(Rows from a spatial reasoning dataset)
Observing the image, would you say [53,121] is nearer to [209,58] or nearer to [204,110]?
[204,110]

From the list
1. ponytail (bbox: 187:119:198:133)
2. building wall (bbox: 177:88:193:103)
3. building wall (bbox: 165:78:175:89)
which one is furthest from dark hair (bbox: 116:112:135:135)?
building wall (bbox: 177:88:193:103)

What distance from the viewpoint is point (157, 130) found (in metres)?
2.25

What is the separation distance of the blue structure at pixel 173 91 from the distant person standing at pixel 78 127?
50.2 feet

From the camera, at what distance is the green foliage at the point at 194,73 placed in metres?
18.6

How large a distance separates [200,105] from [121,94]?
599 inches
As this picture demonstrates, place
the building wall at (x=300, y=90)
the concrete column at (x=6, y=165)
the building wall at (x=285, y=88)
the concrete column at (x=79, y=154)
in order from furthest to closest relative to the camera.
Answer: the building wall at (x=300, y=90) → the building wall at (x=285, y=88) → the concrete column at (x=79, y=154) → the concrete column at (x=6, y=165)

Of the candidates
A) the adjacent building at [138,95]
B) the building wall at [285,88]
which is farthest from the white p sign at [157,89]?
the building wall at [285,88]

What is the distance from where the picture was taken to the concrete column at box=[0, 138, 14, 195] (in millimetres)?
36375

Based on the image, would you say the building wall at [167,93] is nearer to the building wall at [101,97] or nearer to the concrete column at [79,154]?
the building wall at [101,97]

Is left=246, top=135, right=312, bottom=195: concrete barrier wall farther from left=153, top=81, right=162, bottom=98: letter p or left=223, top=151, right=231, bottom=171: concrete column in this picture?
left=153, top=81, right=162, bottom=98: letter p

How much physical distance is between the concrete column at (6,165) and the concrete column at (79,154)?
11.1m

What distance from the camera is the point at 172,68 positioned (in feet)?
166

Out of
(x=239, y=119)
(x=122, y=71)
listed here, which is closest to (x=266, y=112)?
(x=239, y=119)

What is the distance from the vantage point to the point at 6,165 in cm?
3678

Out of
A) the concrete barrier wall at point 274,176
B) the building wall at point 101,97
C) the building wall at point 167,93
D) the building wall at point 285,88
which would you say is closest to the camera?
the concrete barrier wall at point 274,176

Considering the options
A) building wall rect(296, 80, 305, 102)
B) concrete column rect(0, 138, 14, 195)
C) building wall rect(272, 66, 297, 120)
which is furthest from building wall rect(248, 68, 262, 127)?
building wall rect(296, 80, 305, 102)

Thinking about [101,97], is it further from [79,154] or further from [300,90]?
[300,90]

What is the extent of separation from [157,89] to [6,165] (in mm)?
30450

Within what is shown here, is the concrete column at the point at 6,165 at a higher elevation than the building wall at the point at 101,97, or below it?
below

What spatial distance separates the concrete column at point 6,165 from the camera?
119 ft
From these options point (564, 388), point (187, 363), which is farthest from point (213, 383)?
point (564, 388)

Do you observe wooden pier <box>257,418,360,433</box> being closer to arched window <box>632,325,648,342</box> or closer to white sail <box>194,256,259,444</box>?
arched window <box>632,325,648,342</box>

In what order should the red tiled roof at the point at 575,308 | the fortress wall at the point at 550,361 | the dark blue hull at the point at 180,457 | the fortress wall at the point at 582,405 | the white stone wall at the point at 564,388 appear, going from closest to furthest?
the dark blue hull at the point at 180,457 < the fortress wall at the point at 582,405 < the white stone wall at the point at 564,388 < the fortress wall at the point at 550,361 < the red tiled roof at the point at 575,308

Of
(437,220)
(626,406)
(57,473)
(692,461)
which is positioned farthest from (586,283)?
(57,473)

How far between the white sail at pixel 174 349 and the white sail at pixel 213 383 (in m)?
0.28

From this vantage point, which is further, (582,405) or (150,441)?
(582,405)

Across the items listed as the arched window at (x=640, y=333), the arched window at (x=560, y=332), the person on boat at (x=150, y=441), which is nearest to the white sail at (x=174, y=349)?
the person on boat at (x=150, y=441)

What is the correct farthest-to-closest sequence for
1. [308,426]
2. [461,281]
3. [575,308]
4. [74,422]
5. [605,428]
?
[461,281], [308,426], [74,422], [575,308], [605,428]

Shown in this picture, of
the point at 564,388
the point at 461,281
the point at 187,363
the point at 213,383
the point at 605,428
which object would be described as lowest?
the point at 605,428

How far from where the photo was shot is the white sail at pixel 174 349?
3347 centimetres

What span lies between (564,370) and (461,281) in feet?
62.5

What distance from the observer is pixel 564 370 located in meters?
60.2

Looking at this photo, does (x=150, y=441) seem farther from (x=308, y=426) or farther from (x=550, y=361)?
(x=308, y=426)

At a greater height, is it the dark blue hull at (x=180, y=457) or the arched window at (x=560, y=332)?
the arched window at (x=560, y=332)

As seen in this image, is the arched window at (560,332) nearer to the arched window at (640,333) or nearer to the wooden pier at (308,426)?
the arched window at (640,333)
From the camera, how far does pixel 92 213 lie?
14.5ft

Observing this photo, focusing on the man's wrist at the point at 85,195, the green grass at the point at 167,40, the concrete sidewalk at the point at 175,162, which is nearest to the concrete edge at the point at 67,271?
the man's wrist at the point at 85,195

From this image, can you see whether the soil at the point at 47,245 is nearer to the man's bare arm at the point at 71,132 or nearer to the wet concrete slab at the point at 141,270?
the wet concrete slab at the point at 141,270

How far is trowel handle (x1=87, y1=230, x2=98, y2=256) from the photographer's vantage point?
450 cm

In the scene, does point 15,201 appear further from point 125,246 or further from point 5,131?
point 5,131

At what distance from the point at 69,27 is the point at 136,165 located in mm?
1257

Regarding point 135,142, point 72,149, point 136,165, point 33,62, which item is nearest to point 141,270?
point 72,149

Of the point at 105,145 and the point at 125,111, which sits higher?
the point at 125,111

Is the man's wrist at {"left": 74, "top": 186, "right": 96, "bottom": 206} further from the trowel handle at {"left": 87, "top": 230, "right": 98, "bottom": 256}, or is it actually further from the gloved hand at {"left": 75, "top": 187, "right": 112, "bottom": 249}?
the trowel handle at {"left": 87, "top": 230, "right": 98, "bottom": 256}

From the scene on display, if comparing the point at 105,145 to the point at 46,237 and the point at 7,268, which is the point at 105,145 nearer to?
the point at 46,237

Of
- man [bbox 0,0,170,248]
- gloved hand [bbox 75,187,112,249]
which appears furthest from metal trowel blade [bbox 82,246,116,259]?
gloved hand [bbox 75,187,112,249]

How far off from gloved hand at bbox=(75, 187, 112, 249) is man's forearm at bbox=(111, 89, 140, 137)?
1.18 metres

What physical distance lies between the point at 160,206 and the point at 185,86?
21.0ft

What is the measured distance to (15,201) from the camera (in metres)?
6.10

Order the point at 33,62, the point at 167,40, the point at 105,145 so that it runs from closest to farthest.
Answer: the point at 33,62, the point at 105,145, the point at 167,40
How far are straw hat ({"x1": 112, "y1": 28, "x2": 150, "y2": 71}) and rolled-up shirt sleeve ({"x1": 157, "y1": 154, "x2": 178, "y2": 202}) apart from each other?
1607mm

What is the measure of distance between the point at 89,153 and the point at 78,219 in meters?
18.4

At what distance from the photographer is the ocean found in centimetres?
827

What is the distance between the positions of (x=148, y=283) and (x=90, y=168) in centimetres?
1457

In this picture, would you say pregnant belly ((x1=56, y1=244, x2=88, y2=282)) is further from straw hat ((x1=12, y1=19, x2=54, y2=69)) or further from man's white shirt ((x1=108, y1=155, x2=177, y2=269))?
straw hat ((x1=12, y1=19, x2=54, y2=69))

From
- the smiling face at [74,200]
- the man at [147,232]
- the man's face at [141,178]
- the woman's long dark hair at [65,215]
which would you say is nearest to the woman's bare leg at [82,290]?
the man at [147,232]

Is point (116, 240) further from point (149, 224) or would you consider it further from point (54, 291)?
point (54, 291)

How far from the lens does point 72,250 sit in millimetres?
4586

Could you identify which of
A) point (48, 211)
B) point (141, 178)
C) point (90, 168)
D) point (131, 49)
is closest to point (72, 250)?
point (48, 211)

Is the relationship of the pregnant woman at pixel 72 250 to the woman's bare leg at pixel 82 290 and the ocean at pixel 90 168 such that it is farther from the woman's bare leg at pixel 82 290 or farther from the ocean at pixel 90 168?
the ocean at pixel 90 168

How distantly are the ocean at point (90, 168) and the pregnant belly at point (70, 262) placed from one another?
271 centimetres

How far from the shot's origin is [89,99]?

→ **WHAT TO DO**: From the line containing "Is point (116, 240)" to the last line of the material, please quote every line exactly and only those.

→ **FINISHED ANSWER**:
Is point (116, 240) further from point (149, 224) or would you consider it further from point (54, 291)?
point (54, 291)

How far from the lens does point 72,250 sit in millimetres?
4586

Could you identify which of
A) point (48, 211)
B) point (141, 178)
C) point (90, 168)
D) point (131, 49)
is closest to point (72, 250)?
point (48, 211)

Is the relationship of the pregnant woman at pixel 72 250 to the woman's bare leg at pixel 82 290 and the ocean at pixel 90 168 such that it is farther from the woman's bare leg at pixel 82 290 or farther from the ocean at pixel 90 168?
the ocean at pixel 90 168

How distantly are the ocean at point (90, 168) and the pregnant belly at point (70, 262) placed from one another?
271 centimetres

How far from the shot's origin is [89,99]?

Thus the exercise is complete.